### Task data
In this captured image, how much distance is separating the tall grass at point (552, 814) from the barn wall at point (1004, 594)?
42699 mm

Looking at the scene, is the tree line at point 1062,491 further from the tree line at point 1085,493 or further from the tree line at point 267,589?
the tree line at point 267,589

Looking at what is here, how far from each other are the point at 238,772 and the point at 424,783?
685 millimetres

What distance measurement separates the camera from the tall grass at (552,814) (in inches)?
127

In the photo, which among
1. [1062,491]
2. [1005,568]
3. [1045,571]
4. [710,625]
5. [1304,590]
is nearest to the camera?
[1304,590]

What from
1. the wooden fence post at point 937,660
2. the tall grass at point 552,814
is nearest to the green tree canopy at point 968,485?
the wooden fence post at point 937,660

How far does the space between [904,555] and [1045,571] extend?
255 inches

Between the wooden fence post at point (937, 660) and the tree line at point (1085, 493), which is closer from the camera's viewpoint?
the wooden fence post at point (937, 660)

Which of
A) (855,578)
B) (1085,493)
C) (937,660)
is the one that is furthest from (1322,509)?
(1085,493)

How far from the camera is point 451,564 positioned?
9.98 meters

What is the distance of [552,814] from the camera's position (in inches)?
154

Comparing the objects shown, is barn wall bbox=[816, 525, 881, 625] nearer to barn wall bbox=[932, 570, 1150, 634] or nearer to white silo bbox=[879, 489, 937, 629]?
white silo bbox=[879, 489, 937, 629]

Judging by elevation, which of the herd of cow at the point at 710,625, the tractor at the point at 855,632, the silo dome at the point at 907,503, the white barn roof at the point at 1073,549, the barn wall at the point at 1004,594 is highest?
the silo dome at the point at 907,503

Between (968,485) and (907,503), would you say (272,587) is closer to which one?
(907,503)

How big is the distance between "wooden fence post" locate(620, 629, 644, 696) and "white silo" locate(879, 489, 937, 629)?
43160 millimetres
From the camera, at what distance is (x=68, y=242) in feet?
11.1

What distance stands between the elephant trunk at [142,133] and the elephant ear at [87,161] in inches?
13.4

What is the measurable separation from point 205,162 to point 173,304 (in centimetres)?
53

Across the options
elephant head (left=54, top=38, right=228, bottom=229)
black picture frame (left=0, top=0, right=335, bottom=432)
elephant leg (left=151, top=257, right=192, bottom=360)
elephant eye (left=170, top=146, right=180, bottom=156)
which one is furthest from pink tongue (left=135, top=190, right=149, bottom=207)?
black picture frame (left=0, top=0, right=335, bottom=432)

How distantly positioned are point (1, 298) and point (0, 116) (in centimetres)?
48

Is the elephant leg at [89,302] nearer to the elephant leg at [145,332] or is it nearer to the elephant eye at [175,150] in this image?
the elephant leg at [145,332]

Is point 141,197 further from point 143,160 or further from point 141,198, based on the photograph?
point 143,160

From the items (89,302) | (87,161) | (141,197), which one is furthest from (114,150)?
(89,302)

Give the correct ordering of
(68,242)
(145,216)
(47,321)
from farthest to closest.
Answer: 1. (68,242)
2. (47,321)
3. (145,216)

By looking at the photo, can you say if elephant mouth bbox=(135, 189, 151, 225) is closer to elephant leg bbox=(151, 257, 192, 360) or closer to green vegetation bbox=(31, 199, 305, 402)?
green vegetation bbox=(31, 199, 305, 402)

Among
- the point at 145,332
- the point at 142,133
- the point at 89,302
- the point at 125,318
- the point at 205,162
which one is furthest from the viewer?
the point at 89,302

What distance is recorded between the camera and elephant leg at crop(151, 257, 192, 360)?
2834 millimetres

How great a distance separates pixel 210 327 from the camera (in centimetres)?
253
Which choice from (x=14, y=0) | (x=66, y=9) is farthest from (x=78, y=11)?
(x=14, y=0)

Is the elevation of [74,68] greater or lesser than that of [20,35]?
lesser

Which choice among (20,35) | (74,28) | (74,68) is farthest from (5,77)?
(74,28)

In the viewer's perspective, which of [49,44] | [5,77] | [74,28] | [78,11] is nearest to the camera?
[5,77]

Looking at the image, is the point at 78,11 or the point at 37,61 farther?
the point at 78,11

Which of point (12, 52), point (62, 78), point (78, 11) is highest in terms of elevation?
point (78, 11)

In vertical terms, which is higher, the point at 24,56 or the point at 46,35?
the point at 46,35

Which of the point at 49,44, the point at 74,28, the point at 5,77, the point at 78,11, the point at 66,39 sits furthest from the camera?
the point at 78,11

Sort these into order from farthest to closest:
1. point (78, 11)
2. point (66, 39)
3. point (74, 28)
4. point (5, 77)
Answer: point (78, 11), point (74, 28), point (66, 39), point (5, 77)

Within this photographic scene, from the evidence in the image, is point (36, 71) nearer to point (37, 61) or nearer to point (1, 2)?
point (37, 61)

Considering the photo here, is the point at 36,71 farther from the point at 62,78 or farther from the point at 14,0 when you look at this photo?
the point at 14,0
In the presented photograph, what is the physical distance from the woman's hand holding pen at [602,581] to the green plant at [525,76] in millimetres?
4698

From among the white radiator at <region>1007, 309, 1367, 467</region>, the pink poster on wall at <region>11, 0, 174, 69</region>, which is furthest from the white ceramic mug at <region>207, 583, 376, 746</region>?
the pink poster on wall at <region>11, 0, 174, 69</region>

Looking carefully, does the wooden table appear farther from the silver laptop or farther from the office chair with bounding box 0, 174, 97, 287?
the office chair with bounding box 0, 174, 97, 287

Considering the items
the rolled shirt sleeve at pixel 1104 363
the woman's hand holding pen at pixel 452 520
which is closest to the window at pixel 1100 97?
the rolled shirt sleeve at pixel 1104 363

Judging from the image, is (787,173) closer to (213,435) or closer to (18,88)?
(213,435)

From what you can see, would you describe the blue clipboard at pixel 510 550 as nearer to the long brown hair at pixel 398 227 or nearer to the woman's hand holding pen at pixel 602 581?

### Work to complete
Return only the lines running from the line with "Looking carefully, does" to the last line of the records, both included, exactly as written.

### Result
Looking carefully, does the wooden table appear farther from the silver laptop or farther from the office chair with bounding box 0, 174, 97, 287?
the office chair with bounding box 0, 174, 97, 287

Considering the items
the rolled shirt sleeve at pixel 1104 363
the woman's hand holding pen at pixel 452 520
which is closest to the window at pixel 1100 97?
the rolled shirt sleeve at pixel 1104 363

Judging from the image, is (787,173) closer to (213,435) or closer to (18,88)?
(213,435)

From what you can see, would you describe the blue clipboard at pixel 510 550 as nearer to the long brown hair at pixel 398 227 or nearer to the woman's hand holding pen at pixel 602 581?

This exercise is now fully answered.